54-56. ‘One should not speak, one should not speak. One should remain by resorting to silence. Otherwise, due to the blemish in one's utterance, the mad one would be fettered.’ Had we not talked (to each other) on this tree, how would we have been bound? Therefore, one should resort to silence.” Saying so, he spoke to her: “O beautiful lady, O Sītā, I shall not live without this wife of me. Therefore, O you charming one, leave her.”

57-66. Though admonished with various words, she did not release her. The (parrot’s) wife, who was angry, and miserable, then cursed Janaka’s daughter: “As you are separating me from my husband, in the same way you will be, when pregnant, separated from Rāma.” When she, the afflicted one, was repeatedly saying like this, her life departed due to misery, full of the distress of her husband. For her who was repeatedly remembering Rāma and uttering (the name) Rāma, a divine car properly arrived.
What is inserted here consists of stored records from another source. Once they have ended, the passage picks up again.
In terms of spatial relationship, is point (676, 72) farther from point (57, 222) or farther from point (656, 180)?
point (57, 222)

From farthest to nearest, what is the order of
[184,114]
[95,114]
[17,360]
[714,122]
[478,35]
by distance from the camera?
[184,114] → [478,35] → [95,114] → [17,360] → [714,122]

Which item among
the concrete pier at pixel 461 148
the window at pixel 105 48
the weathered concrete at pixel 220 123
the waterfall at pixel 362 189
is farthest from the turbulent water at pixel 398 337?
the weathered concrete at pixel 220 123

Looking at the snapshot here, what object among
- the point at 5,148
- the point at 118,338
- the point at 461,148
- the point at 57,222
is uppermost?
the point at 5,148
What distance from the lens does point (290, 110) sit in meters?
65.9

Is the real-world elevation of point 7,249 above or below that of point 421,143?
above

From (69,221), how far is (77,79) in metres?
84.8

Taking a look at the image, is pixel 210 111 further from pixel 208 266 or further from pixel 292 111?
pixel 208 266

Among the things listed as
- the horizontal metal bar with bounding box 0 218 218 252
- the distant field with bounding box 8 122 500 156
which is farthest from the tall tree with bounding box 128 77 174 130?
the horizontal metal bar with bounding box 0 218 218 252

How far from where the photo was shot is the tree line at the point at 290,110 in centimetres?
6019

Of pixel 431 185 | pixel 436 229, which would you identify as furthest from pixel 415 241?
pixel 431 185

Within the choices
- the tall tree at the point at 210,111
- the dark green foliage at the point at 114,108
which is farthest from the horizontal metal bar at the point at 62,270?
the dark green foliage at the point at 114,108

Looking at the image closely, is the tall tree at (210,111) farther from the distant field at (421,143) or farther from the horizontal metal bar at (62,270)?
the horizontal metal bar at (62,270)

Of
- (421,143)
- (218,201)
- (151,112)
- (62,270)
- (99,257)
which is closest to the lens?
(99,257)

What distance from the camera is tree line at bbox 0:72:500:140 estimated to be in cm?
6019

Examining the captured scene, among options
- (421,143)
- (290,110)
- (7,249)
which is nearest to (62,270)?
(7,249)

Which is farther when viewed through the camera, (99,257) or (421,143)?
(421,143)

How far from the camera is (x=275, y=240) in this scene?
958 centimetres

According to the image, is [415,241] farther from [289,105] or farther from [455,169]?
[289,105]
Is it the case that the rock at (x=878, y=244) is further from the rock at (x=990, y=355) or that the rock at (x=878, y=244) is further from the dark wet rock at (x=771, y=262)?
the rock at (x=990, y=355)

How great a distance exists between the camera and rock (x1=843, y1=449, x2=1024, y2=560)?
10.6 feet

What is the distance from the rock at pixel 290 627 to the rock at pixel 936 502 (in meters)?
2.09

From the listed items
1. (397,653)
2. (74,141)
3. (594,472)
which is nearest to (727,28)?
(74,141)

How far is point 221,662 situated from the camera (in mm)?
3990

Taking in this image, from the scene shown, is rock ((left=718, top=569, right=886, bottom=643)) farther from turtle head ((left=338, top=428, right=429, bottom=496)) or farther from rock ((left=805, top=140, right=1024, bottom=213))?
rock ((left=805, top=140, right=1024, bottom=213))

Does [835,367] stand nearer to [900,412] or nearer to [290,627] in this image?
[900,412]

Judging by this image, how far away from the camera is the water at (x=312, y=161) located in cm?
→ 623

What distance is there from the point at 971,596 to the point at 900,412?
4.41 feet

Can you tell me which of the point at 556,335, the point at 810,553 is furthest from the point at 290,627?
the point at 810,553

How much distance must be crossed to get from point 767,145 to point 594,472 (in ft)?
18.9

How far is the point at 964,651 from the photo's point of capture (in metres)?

The female parrot became luminous when she had gone to heaven. When she died, her husband, that lord of birds, was extremely angry, and being distressed, fell into Gaṅga: “In Rāma’s city, full of people, I will be born as (a śūdra so) that due to my words she will be dejected, and extremely unhappy due to separation (from her husband).” Saying so, he who was distressed, angry, frightened and shaking due to separation from her, fell into the water of Gaṅgā graced with eddies. Due to his being angry, due to his being distressed, and due to his having insulted Sītā, he obtained very (mean) śūdra-hood (as he was born as) a washerman named Krodhana. That best bird (or best brāhmaṇa) who, doing ill to the great, abandons his life through anger, obtains śūdrahood after he dies. That took place. Due to the words of the washerman she was censured and separated. On account of the curse of the washerman, she was separated (from Rāma), and she went to the forest.

67. O brāhmaṇa, I have told you what you had asked about (Sītā), born in Videha. Listen to the further account here (i.e. regarding Sītā). I (shall) narrate it.